Lopez’s natural beauty, seclusion, and simple lifestyle has attracted a variety of year-round residents—artists, craftspeople, musicians, farmers, fishermen, nature lovers—and, as islanders will be happy to tell you, eccentrics. Scandinavian farmers arrived here in the 1850s, drawn by the island’s gentle topography, and Lopez farms today raise an eclectic range of products, from sheep to llamas, wine grapes to apples, pears to kiwis.
You may want to schedule your Lopez visit to coincide with one of the island’s special annual events—the Tour de Lopez bicycle tour every spring or reputedly the best fireworks in the islands on the 4th of July, preceded by a parade guaranteed to excite kids and make adults nostalgic. Always scheduled for the last Saturday in April, the non-competitive rural road Tour de Lopez offers marked short and long routes through the island’s varied landscape—participants often echo the mother-daughter team who raved that it “really captures why we ride.”
And no wonder. Lopez offers the easiest cycling of the three main San Juan Islands. Consider bringing your bike for a day or weekend of scenic cycling or rent one from Lopez Bicycle Works or Village Cycles. (The interisland ferry from Orcas or San Juan is free for walk-on passengers and cyclists.)
In Lopez Village, you’ll find a surprising choice of eateries and coffee shops in a compact space, along with a library, bakery, bookstore, and galleries—and, on Saturdays during the summer, the Lopez Farmers’ Market, for fresh produce and local arts and crafts. The Lopez Island Historical Society & Museum is here, and nearby are the 1887-built Center Church and the pioneer Union Cemetery. This island treasures its history—drive or cycle by the many turn-of -the century homes along Center Road about 3 miles south of the village, or pass by the restored 1917 Port Stanley Schoolhouse a mile or so east.
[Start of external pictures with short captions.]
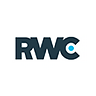 Reliance Worldwide Corporation logo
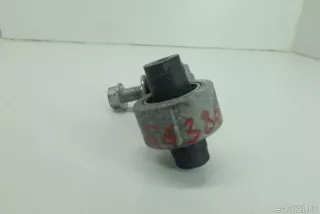 52320TLBA00 Honda Стойка заднего стабилизатора Honda CR-V 5 Арт E70563863, вид 3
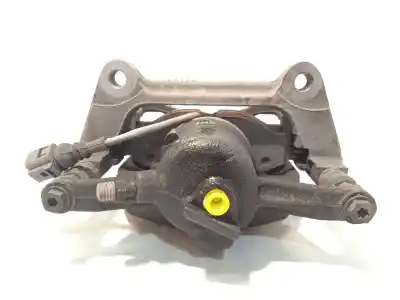 Second-hand car spare part front right brake caliper for audi q2 (gab, gag) 1.6 tdi oem iam references 8v0615124d  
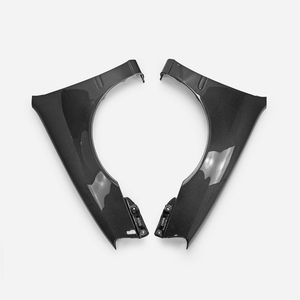 Guardabarros delantero tipo OE para Toyota EP91 Starlet - Product Image 1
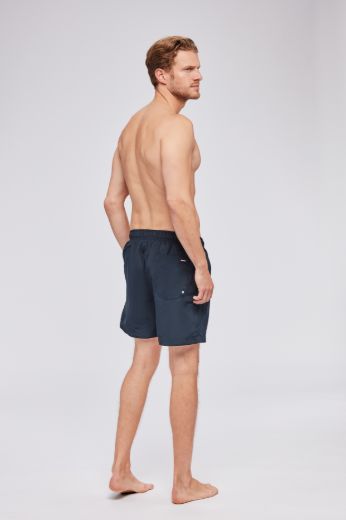  USPA  USPA Swimshorts Aza Men 101431 Fjellklar Sport 13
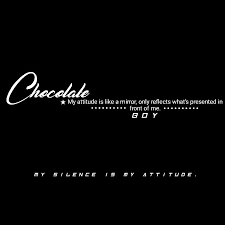 Attitude Boy Png Black And White Pin By On Boy S Pngs Png Text Text My Attitude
Expect to see Bald Eagles and a great variety of water birds on Lopez, along with black-tailed deer and lots of rabbits. You may spot these on one of the island’s web of hiking trails, many near or along the shore (the same terrain that makes for somewhat easy cycling makes for plenty of opportunities for not-too-strenuous hiking). Whether you visit with family and friends or you’re in search of solitude, Lopez’s many parks (some of them well-kept secrets) fill the bill, from Agate Beach County Park with its soothing sound of waves over pebbles to the trails and bluffs of Shark Reef Sanctuary, where you’re likely to spot seals and often times sea lions. Or launch your kayak to explore the island’s inlets and paddle around the unspoiled paradise of one of the nearby National Wildlife Refuge islands (no two-footed creatures allowed) for glimpses of Pigeon Guillemots, Double-crested and Pelagic Cormorants, and harbor seals.